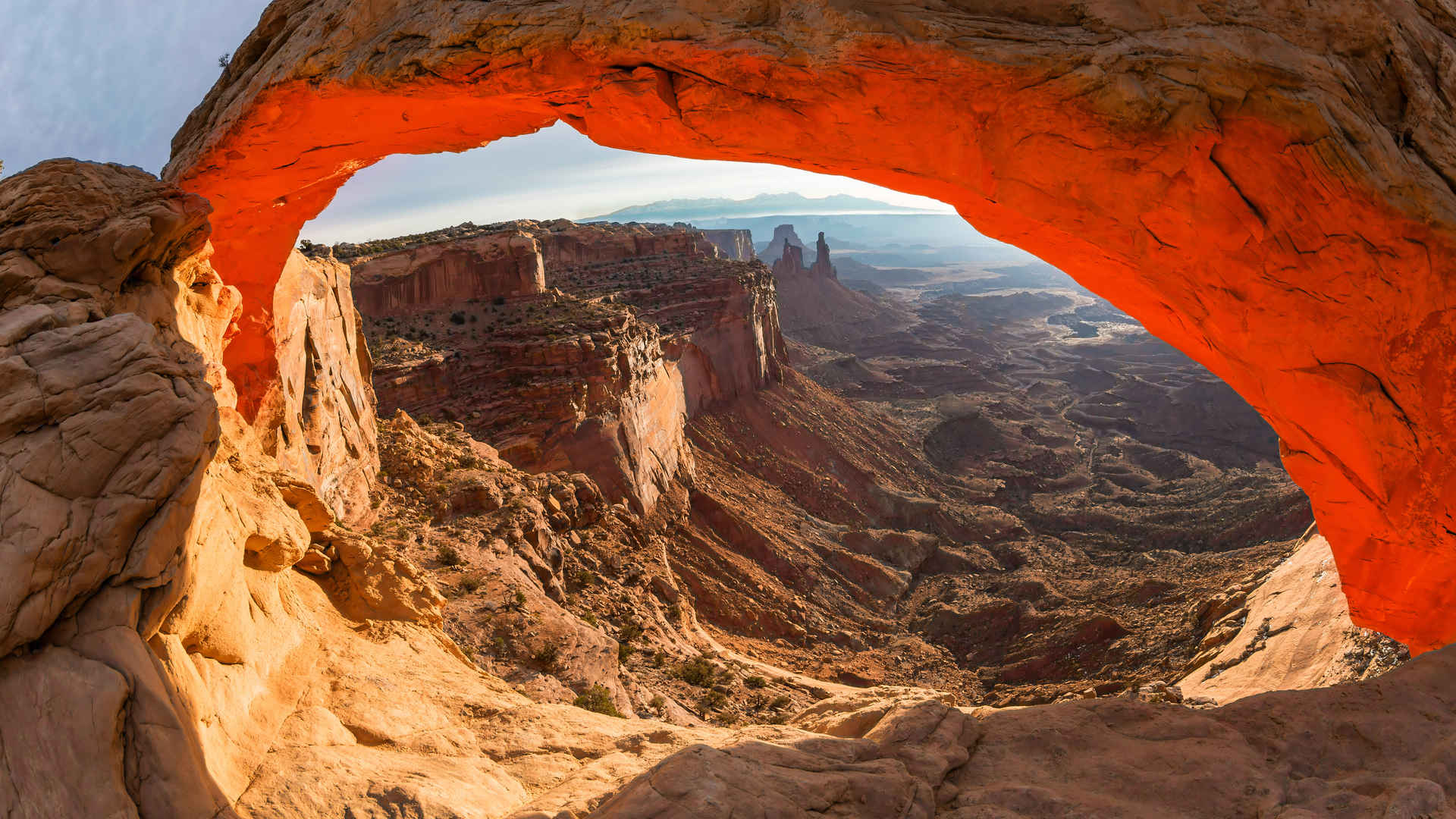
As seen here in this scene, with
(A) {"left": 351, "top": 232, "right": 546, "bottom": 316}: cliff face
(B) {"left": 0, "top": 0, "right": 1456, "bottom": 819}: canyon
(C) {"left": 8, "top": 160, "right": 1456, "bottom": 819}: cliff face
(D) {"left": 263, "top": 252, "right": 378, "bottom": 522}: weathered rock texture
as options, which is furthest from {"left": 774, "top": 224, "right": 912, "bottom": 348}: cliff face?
(C) {"left": 8, "top": 160, "right": 1456, "bottom": 819}: cliff face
###
- [What is required]
Return the text of the records above word for word, omitting the pictures.

- [Response to this task]
As seen here in this scene, with
(A) {"left": 351, "top": 232, "right": 546, "bottom": 316}: cliff face
(B) {"left": 0, "top": 0, "right": 1456, "bottom": 819}: canyon
(C) {"left": 8, "top": 160, "right": 1456, "bottom": 819}: cliff face
(D) {"left": 263, "top": 252, "right": 378, "bottom": 522}: weathered rock texture
as options, which is furthest from {"left": 774, "top": 224, "right": 912, "bottom": 348}: cliff face?
(C) {"left": 8, "top": 160, "right": 1456, "bottom": 819}: cliff face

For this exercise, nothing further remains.